%%

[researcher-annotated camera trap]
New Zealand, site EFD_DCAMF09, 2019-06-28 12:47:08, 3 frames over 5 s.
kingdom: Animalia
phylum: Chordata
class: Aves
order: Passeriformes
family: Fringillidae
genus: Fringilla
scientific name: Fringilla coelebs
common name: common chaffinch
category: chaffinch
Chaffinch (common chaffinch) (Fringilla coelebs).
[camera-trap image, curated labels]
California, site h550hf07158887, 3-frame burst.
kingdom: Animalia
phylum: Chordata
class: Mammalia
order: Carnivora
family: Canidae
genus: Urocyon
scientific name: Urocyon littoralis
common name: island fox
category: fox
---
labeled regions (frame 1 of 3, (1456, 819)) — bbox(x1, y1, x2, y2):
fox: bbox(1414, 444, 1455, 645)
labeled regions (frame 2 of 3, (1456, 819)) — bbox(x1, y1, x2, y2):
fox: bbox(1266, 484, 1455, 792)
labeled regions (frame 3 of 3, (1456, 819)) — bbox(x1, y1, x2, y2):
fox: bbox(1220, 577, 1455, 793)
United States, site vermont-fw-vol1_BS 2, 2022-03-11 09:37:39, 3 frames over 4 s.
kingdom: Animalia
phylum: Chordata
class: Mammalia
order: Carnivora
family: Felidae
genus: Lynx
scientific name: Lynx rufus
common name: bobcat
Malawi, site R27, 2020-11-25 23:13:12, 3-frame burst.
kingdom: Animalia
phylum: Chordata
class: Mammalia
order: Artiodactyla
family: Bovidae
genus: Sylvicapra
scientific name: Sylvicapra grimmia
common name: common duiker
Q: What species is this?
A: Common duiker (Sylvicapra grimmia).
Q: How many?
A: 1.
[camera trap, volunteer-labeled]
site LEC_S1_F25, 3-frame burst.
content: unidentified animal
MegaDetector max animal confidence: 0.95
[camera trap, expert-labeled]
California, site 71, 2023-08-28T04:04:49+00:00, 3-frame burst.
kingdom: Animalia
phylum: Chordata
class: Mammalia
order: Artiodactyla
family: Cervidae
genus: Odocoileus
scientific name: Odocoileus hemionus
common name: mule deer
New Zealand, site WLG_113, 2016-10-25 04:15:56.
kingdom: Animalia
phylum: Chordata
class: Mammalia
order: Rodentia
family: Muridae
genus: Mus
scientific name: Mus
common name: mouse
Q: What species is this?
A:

%%

#### TASK DIRECTIONS:
Within the data above, the lines from the one with "common name: common chaffinch" to the one with "common name: bobcat" must be repeated exactly; no other line belongs in the answer.

#### OUTPUT FOR THIS EXERCISE:
common name: common chaffinch
category: chaffinch
Chaffinch (common chaffinch) (Fringilla coelebs).
[camera-trap image, curated labels]
California, site h550hf07158887, 3-frame burst.
kingdom: Animalia
phylum: Chordata
class: Mammalia
order: Carnivora
family: Canidae
genus: Urocyon
scientific name: Urocyon littoralis
common name: island fox
category: fox
---
labeled regions (frame 1 of 3, (1456, 819)) — bbox(x1, y1, x2, y2):
fox: bbox(1414, 444, 1455, 645)
labeled regions (frame 2 of 3, (1456, 819)) — bbox(x1, y1, x2, y2):
fox: bbox(1266, 484, 1455, 792)
labeled regions (frame 3 of 3, (1456, 819)) — bbox(x1, y1, x2, y2):
fox: bbox(1220, 577, 1455, 793)
United States, site vermont-fw-vol1_BS 2, 2022-03-11 09:37:39, 3 frames over 4 s.
kingdom: Animalia
phylum: Chordata
class: Mammalia
order: Carnivora
family: Felidae
genus: Lynx
scientific name: Lynx rufus
common name: bobcat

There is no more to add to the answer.